Non businesslike loan (onzakelijke lening) and thin capitalisation rules

The Netherlands is a country which is often integrated in international tax structures, mostly due to its advantageous tax regime, overall beneficial tax treaties and its well organised / reliable infrastructure. Often these tax structures are set up for holding and/or finance activities between related parties. During the years a lot of corporate income tax legislation, policy and case law has been published with regard to the deductibility of interest for Dutch tax purposes. In some cases certain ‘loans’, which were labelled as such by the tax payer, have been succesfully requalified by the Dutch tax authorities as being capital.

Furthermore as of the year 2004 the so called ‘thin capitalisation (thin cap)’ rules have been taken up in the Dutch corporate income tax legislation. If these Thin cap rules are applicable, they could lead to a situation in which part of the payable interest to related parties is non tax deductible due to the applicable debt to equity ratio (1/3 -/- € 500,000). This thin cap legislation unfortunately will, in certain situations, lead to overkill. However if structured carefully these thin cap rules could in most cases (partially) be avoided. As part of the tax plans for 2013, launched on September 18th 2012, the Dutch government is planning to abolish the thin cap legislation as per the year 2013.

Recently the Supreme tax court has given some guidelines on the latest addition to tax deduction restricted loans, the so called ‘non businesslike loan (onzakelijke lening)’. Although a non businesslike loan is still considered to be a loan for tax purposes, it is not possible to write down such a loan by the creditor for tax purposes. The interest on a non businesslike loan will in principle remain deductible, all be it only at a ‘normalised’ percentage.
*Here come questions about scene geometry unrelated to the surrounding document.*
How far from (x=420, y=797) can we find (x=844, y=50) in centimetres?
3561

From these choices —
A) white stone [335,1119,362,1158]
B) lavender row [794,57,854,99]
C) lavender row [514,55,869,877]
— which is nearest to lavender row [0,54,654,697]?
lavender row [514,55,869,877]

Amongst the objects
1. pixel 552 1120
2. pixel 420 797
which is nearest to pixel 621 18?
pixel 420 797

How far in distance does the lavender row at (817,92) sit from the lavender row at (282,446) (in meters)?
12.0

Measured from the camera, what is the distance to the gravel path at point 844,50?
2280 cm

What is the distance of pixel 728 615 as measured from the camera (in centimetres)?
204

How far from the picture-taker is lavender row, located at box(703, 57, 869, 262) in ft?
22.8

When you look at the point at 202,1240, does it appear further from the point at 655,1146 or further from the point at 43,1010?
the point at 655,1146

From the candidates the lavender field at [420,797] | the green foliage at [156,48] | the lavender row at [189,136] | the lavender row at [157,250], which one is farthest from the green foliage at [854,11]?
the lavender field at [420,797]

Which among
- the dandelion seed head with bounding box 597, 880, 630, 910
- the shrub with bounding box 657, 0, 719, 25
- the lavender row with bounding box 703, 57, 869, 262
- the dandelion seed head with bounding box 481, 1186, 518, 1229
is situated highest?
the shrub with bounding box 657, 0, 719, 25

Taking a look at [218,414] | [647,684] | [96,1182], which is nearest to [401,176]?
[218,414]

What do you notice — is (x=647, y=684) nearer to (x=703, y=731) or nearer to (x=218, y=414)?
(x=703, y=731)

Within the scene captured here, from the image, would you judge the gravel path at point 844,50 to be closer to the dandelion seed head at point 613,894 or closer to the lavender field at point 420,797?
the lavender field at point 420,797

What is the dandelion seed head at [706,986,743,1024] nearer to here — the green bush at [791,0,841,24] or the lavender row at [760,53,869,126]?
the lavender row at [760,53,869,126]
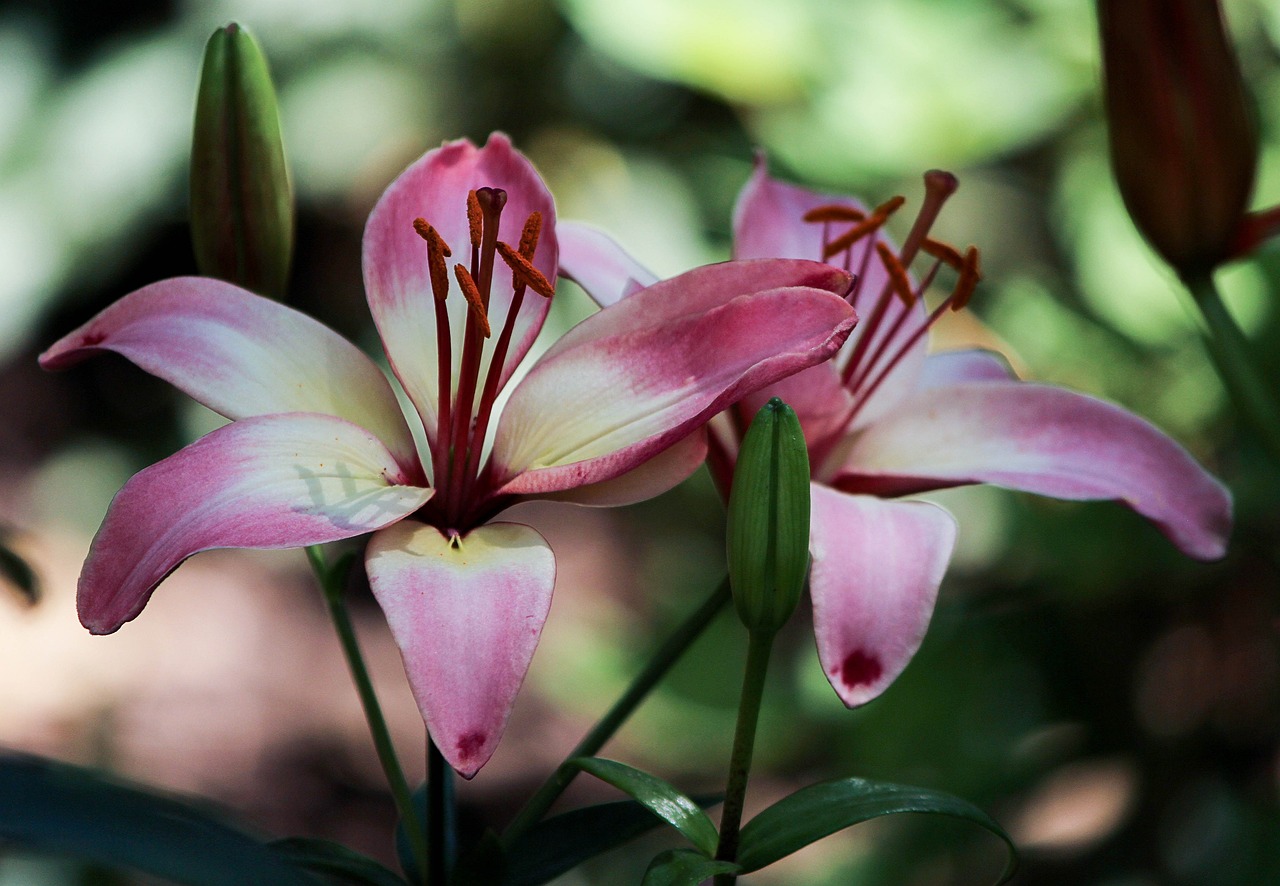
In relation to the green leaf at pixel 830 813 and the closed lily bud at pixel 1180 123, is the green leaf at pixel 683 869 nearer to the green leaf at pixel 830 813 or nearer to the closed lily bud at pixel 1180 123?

The check whether it regards a non businesslike loan is to be in principle (retroactively) made on the moment this loan was first granted. If the loan is qualified as non businesslike, it is possible to adjust its conditions at arm’s length, e.g. increasing/decreasing the interest percentage to a businesslike standard. The height of this businesslike interest percentage is however maximized. For example if an interest percentage of 35% is required to make the loan businesslike, it would still not be considered businesslike as it tends to be profit sharing (capital).

In short a non businesslike loan will in principle exist when no other third party creditor would have granted the loan at a businesslike interest percentage, e.g. due to the fact the debtor (shell company) can not give any security and does not hold sufficient assets. As mentioned above, in case the loan is qualified as a non businesslike loan the interest will be normalised. With normalised the supreme court means the renumeration the debtor would have paid to a third party when the related party (the creditor) would have been the guarantor for this third party.

The abovementione case law on the non businesslike loan also applies on comparable situations for the Dutch personal income tax. It may lead to serious overkill in certain specific situations in the personal income tax.

This case law on the non businesslike loans (onzakelijke lening) is fairly recent. This means some aspects remain unclear, although in the literature it has been discussed at some length by now. Also new case law on this subject is published frequently and will be for some time. The tax authorities have stated they welcome requests for certainty upfront, which is of importance as the moment the loan is closed is leading.